Essie Davis anchors the film with her portrayal of Amelia, playing the character with a balanced intensity that starts off as a fragile and mourning widow who is gradually driven to a sleep deprived state on the brink of madness. Noah Wiseman lets loose as the unhinged kid, making us question whether he is possessed or just a real brat. The stage for their performance is an overly gloomy, German impressionistic palette inspired house, almost humorous in it’s obvious attempt to be as dark and creepy as possible.

*spoiler alert* The theme of grief is an interesting monster analogy, threatening the family unit as Amelia slowly loses grip on reality. The longer she denies the existence of the Babadook – a monstrous version of her dead husband – the stronger the Babadook becomes. He represents her suppressed grief and until she deals with what she is repressing, it continues to grow and come back to haunt her in a terrifying form.*end of spoiler*

There was quite the hype surrounding The Babadook after it premiered at the end of 2014 with William Friedkin, the director of The Exorcist being quoted as saying “I’ve never seen a film more terrifying than The Babadook”. This is quite the statement coming from the man who made the “scariest movie of all time”, and having read that I have to say I was disappointed. While I was at first drawn into the story by the strong performances and elegant cinematography, the grieving monster became such an obvious connection early on that The Babadook no longer felt like a threat. The tensions shift throughout the film, first the child terrorizing the mother than the mother terrorizing the child. This made the film feel a bit disjointed at times, the audience losing interest as their sympathies shift.

(Given instruction 1): Pull out every line of the rows that contains the string "instances".

(Items):

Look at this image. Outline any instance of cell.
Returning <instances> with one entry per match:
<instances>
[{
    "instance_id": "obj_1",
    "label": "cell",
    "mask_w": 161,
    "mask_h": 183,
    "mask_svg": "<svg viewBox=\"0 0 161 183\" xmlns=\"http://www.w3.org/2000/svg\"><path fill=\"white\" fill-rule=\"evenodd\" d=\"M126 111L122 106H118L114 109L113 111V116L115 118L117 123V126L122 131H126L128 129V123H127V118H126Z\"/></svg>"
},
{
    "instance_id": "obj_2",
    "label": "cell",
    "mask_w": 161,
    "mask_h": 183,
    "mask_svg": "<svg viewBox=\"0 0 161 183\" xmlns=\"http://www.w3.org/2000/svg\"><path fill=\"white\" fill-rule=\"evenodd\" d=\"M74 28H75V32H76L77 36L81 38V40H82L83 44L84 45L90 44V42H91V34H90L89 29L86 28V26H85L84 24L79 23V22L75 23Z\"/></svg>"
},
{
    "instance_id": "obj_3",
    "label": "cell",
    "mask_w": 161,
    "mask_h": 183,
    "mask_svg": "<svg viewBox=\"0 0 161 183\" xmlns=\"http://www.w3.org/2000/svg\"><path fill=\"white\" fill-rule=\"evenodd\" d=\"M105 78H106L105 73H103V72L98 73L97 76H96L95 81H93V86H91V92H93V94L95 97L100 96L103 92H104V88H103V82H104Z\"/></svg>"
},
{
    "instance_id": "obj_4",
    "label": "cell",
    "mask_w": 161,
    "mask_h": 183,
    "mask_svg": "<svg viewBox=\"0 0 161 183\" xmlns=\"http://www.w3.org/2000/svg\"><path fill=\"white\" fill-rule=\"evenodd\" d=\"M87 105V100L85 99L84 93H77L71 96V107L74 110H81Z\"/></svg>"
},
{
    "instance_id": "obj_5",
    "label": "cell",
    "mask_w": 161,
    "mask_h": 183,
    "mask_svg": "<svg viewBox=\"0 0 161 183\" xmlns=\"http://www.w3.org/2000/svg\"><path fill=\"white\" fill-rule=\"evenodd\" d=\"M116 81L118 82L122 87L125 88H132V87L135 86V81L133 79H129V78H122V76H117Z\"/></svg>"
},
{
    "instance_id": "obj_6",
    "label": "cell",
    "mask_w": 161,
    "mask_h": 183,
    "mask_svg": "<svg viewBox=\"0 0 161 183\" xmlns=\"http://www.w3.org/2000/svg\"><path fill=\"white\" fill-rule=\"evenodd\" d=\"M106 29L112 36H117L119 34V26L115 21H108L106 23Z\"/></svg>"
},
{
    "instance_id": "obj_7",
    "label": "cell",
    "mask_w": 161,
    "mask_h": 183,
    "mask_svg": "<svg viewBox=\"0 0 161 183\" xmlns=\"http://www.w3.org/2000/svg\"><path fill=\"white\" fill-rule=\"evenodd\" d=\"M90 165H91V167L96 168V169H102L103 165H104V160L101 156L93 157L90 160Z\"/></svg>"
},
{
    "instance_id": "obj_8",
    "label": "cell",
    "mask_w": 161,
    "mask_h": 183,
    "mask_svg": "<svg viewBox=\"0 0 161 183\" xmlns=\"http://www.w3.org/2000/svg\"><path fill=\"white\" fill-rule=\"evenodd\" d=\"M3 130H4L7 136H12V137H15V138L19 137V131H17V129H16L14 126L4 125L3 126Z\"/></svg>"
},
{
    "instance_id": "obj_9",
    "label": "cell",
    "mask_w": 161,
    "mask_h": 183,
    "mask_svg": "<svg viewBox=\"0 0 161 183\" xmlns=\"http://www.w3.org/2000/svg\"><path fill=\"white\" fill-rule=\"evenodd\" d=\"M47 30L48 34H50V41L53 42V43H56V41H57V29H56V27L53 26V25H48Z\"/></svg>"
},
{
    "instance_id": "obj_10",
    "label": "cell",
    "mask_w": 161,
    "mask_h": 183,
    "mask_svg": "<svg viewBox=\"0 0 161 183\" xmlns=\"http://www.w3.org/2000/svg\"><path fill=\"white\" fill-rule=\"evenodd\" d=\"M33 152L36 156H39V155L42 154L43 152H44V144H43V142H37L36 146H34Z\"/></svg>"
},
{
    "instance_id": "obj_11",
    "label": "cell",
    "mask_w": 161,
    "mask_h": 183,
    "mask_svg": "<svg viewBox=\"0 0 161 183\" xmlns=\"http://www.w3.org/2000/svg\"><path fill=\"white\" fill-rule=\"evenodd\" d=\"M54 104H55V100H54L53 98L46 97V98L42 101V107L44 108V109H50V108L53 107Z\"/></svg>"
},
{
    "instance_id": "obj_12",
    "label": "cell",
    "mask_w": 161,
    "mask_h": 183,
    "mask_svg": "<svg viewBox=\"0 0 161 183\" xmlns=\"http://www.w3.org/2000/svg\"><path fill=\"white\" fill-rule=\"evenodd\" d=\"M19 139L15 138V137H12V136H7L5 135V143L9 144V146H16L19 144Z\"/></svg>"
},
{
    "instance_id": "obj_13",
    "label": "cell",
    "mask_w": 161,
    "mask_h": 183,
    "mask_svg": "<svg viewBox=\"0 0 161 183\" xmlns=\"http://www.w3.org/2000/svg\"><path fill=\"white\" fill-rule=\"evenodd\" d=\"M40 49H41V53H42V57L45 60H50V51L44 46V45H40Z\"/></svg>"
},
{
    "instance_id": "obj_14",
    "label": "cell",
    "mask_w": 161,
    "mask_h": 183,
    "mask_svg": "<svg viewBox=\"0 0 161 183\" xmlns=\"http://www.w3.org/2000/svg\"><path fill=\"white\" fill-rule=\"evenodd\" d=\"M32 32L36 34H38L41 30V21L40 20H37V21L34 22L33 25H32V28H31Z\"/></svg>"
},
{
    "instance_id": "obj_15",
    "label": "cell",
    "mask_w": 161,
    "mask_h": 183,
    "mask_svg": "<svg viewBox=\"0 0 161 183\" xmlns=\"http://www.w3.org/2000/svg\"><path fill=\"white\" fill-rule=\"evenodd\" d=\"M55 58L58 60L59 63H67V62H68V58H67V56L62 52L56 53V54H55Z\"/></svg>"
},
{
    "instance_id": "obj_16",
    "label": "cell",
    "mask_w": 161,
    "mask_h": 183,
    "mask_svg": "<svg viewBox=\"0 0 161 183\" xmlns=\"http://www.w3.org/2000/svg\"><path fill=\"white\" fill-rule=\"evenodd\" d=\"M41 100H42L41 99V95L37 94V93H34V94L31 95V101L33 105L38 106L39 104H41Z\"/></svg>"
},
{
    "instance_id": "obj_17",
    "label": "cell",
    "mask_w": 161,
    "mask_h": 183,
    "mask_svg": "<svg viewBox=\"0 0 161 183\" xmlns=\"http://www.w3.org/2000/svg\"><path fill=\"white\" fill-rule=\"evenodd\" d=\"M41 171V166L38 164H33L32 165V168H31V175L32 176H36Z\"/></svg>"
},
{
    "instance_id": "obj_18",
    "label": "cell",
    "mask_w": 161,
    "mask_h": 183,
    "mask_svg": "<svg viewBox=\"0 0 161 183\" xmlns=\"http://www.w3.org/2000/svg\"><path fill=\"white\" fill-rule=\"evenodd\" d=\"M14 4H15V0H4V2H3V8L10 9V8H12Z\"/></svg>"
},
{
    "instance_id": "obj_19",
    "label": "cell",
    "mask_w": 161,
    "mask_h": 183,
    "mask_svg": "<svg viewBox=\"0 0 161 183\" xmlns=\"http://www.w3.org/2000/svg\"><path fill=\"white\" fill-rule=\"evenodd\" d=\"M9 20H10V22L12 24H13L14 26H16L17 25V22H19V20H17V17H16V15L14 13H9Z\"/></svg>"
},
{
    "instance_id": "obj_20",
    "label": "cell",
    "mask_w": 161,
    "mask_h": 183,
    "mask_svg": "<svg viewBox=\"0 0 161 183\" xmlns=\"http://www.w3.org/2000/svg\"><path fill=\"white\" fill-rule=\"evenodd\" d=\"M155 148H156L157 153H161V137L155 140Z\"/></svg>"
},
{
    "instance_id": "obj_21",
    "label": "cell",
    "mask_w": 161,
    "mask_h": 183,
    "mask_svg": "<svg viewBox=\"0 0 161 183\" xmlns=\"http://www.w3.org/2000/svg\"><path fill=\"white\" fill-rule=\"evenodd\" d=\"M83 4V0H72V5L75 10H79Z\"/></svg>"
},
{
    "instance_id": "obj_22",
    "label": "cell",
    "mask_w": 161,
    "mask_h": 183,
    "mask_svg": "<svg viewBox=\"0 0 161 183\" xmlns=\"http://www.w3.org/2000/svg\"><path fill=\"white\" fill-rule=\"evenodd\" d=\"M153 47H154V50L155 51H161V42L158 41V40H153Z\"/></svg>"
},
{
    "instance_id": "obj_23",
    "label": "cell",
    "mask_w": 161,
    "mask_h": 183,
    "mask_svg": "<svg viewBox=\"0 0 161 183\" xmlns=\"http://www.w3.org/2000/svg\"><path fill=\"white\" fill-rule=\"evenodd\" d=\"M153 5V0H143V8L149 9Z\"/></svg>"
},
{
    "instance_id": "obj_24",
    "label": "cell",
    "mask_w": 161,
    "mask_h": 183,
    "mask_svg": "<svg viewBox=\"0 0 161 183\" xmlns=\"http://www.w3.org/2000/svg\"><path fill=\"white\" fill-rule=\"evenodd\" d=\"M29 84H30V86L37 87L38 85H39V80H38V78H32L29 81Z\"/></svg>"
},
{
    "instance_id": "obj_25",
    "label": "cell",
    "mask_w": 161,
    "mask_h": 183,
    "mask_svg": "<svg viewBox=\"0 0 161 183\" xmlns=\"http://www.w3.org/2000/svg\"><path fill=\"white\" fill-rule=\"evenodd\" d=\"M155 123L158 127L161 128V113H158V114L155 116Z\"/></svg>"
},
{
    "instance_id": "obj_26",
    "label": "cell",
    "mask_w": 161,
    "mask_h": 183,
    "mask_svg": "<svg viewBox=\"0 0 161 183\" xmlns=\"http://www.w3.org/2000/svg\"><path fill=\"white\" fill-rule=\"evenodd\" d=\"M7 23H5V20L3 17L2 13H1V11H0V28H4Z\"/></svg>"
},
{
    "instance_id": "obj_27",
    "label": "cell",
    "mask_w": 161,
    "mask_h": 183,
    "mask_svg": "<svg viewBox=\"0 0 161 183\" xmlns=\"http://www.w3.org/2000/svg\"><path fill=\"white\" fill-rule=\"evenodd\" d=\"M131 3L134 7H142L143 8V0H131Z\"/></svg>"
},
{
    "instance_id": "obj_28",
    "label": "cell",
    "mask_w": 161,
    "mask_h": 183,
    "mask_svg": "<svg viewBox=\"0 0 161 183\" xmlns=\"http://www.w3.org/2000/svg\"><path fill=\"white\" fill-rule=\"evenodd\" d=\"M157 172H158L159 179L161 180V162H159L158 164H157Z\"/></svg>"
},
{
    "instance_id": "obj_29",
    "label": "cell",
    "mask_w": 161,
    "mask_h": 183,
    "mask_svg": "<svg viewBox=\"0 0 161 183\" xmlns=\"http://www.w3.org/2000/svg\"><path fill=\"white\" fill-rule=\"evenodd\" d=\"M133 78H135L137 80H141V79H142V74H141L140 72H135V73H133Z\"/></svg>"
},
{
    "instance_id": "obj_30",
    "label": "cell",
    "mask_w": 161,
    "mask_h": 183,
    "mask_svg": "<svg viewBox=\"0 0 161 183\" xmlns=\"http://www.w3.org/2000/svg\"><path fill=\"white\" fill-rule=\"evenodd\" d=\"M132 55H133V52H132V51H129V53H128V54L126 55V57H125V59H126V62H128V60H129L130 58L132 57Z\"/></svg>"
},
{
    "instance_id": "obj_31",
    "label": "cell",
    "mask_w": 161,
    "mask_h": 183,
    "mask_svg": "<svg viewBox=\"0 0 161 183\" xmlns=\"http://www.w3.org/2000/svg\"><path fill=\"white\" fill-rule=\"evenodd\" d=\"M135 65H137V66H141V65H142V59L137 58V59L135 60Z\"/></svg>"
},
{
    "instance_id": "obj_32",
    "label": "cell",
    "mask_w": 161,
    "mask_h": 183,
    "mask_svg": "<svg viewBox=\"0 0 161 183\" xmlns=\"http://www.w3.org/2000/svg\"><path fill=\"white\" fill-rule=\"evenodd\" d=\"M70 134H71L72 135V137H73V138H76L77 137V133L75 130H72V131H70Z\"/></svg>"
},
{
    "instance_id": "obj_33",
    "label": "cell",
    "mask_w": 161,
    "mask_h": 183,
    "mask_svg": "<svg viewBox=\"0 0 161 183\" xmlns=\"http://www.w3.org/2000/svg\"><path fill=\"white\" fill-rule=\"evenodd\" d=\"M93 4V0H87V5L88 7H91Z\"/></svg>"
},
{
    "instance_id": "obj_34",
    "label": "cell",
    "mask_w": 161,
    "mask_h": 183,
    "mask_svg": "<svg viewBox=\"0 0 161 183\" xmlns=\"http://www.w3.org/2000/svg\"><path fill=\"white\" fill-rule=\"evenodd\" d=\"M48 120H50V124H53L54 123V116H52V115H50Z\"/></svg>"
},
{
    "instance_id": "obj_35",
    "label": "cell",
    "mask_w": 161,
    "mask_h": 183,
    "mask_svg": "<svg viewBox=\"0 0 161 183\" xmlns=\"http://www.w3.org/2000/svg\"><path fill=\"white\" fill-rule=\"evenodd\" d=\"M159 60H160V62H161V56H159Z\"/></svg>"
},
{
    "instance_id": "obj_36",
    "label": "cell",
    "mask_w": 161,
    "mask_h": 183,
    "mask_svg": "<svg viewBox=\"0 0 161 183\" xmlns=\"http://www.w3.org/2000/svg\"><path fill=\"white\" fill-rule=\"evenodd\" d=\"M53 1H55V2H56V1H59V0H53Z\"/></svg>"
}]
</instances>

(Given instruction 2):
Answer these questions about the Babadook review:
(a) Which actor plays Amelia?
(b) According to the review, what does the Babadook represent?
(c) When did The Babadook premiere?

(Exercise output 1):
Returning <instances> with one entry per match:
<instances>
</instances>

(Exercise output 2):
(a) Essie Davis
(b) Amelia's suppressed grief
(c) At the end of 2014